Morgan was able to accomplish Project Athena’s Florida Keys to Recovery Adventure, a 100-mile kayaking, cycling and multi-sport adventure over three days.
“She was great and now she’s taken up skeleton and is on the Paralympics Team. She’s just an awesome kid who really has no limits,” Benincasa said. (Skeleton is “a fast winter sliding sport in which a person rides a small sled down a frozen track while lying face down.”)
The survivors have been through cancer, debilitating illnesses, traumatic injuries and horrible personal losses.
“One woman lost two kids to suicide — where do you go from there? She said she likes to walk and run because that’s her time with them,” Benincasa said. “Endurance sports can really change your life because it makes you realize how strong you are.”
This summer, the Project Athena fundraising team ran the San Francisco Marathon in July and another group of Athenas completed the rim-to-rim Grand Canyon hike in June. Another hike will be held in October, and Athenas will return to the Florida Keys in November.

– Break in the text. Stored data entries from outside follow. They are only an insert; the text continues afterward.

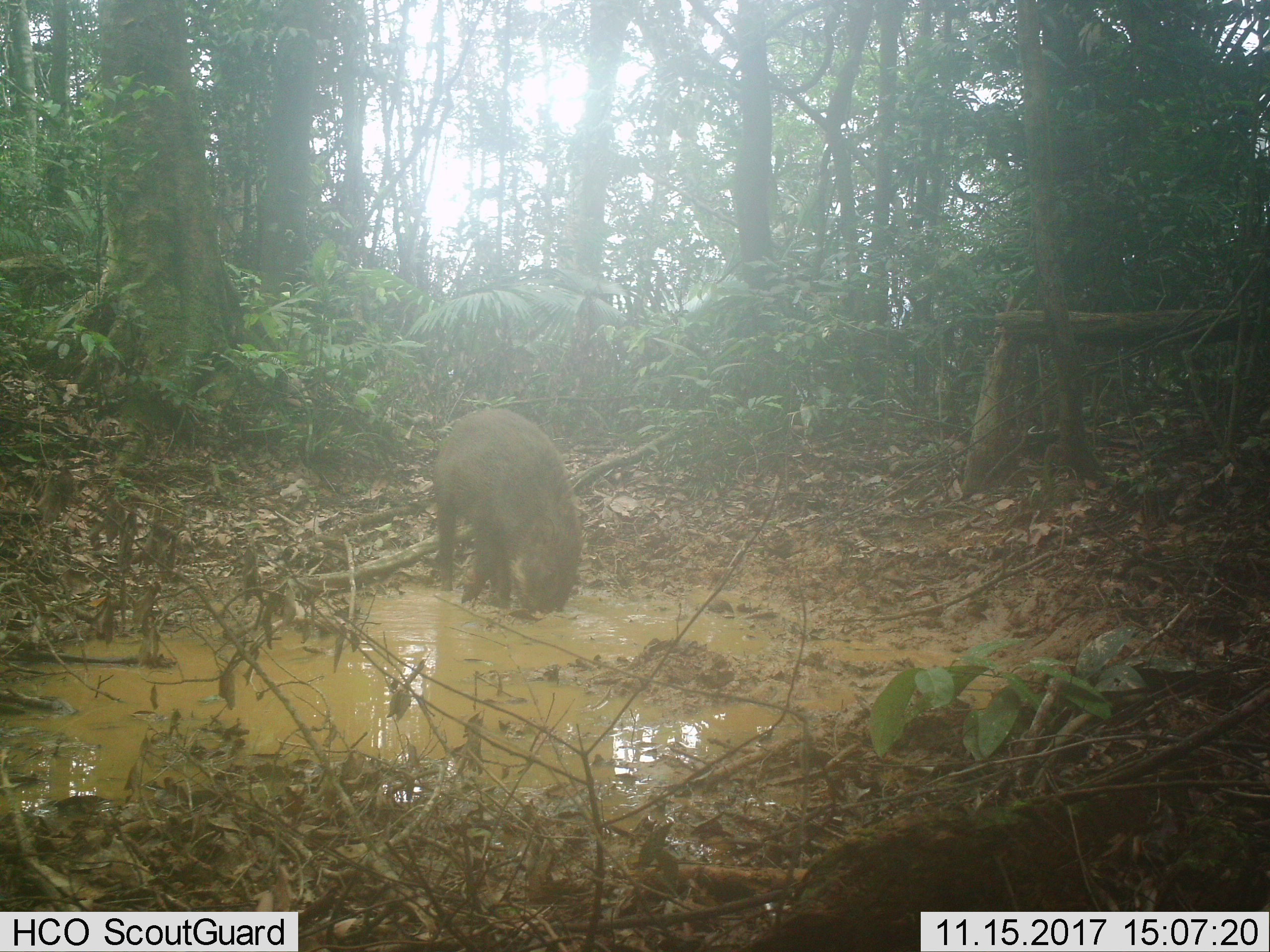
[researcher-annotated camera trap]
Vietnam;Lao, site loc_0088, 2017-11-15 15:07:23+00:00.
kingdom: Animalia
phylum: Chordata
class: Mammalia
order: Artiodactyla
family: Suidae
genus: Sus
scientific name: Sus scrofa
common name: eurasian wild pig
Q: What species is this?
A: Eurasian wild pig (Sus scrofa).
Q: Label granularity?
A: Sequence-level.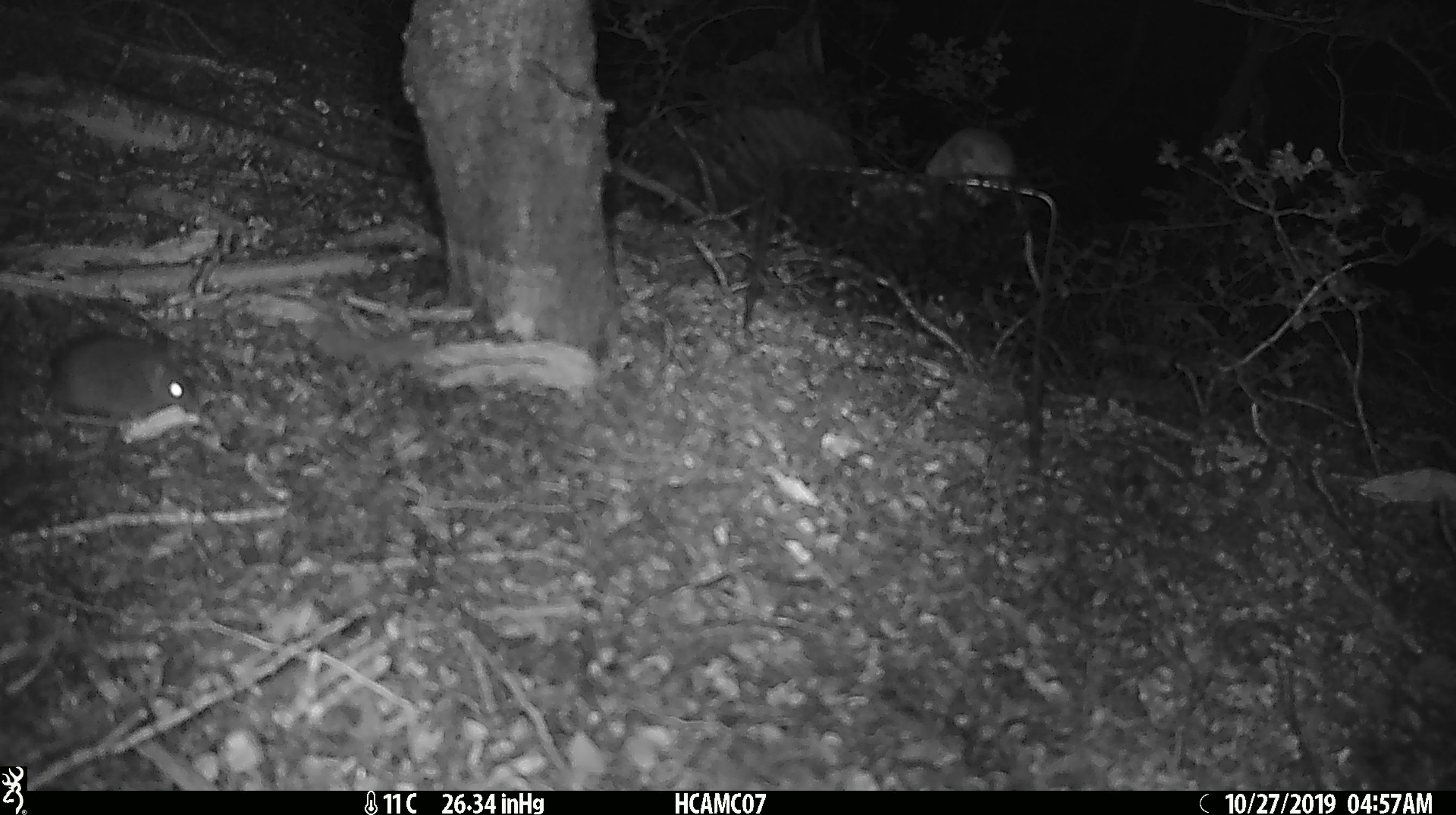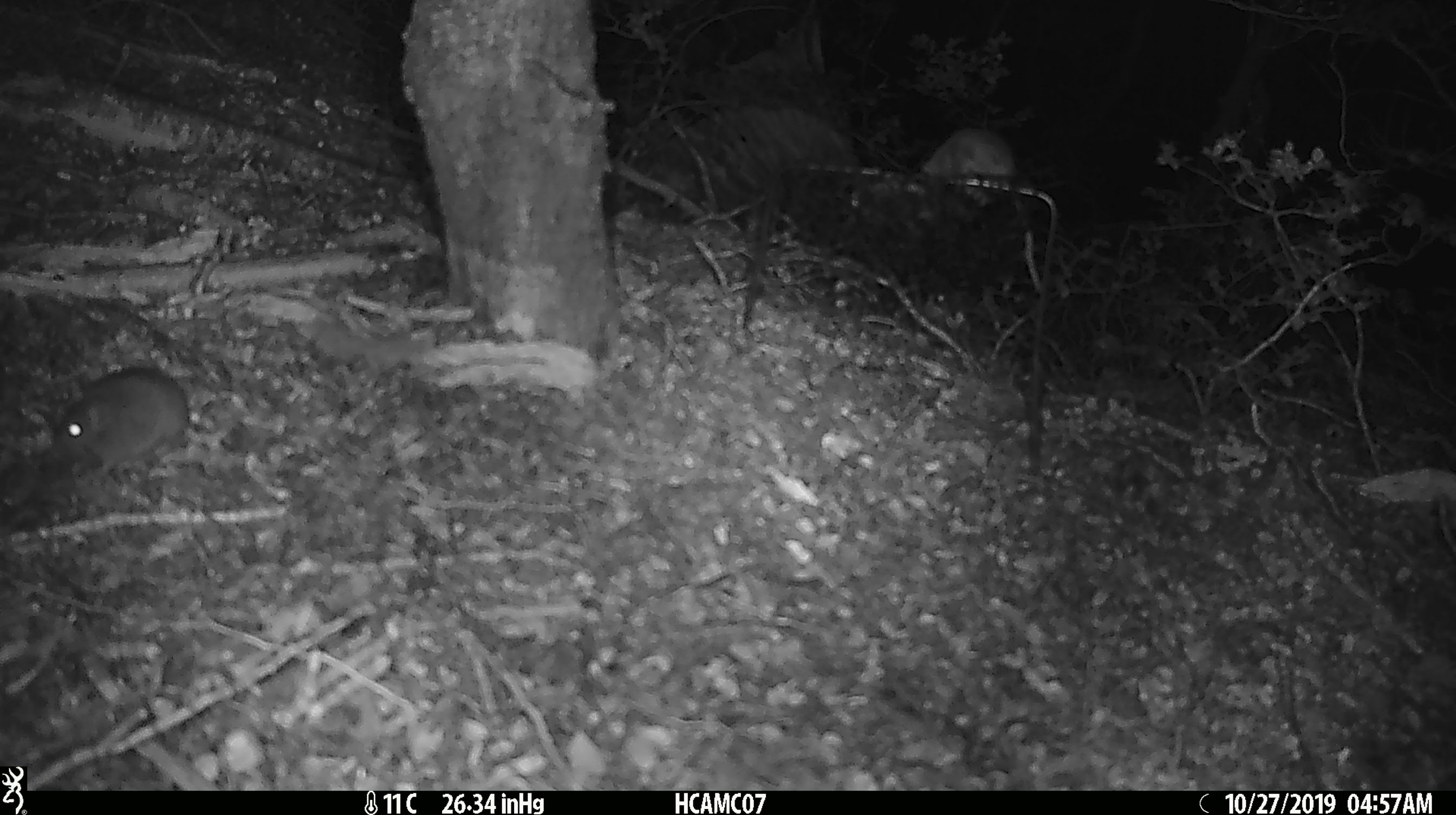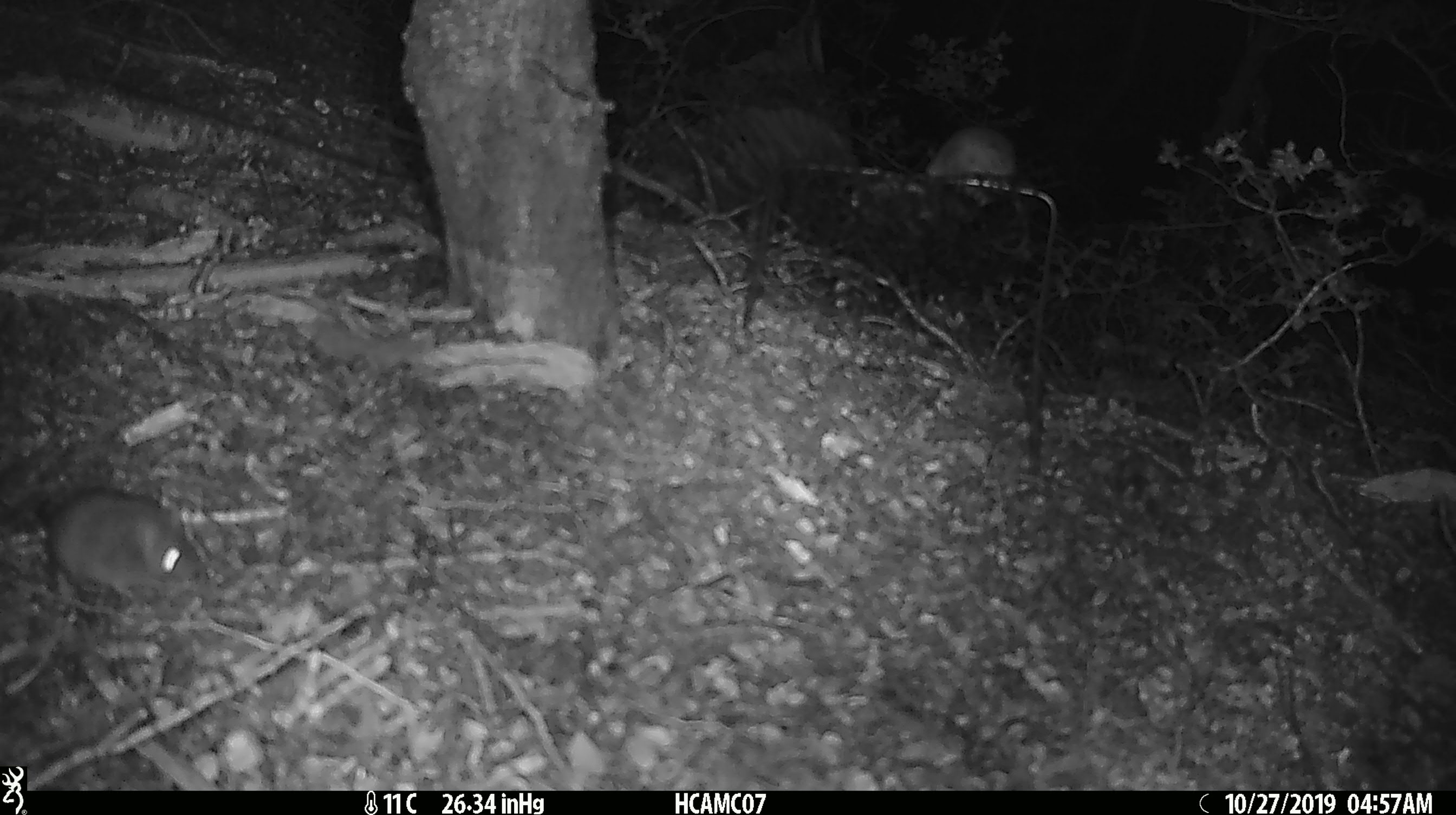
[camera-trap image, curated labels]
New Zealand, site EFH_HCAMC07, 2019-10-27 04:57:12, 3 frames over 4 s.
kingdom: Animalia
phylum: Chordata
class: Mammalia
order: Rodentia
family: Muridae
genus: Mus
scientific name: Mus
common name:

Benincasa has not slowed down at all. In addition to being a full-time firefighter, running Project Athena and working as a motivational speaker, she still pushes herself to compete and accomplish the unthinkable.
In November 2013, Benincasa set the Guinness World Record (her third) for the greatest distance of stand-up paddleboarding in 24 hours — she paddled 90.7 miles in 24 hours. She set two previous Guinness records in the greatest distance paddled by canoe or kayak on flat water in 24 hours by a female in 2010, and the greatest distance paddled by canoe/kayak in 24 hours on moving water by a female in 2011 on Canada’s Yukon River.
She’s training for a 340-mile kayaking race down the Missouri River on Aug. 12. In September, she plans to take on a 22-mile stand-up paddleboard across Lake Tahoe.
She still runs, although she calls it more of a “lumpy-walk-jog.” She’s not as fast as she used to be, and she can’t run longer than two hours anymore, but she still can do it.
Some may call her a hero, but Benincasa knows that everything she’s able to do with Project Athena would be impossible without support. She has Andrea Randle, her VP of synergy; Louise Cooper, her chief inspiration officer; Anne Hall, her commissioner of courage; and numerous, generous volunteer Gods and Goddesses.
“I had to have a team to really make it happen, and I have found really great people willing to make it happen,” Benincasa said. “There’s no way I could’ve done it alone.”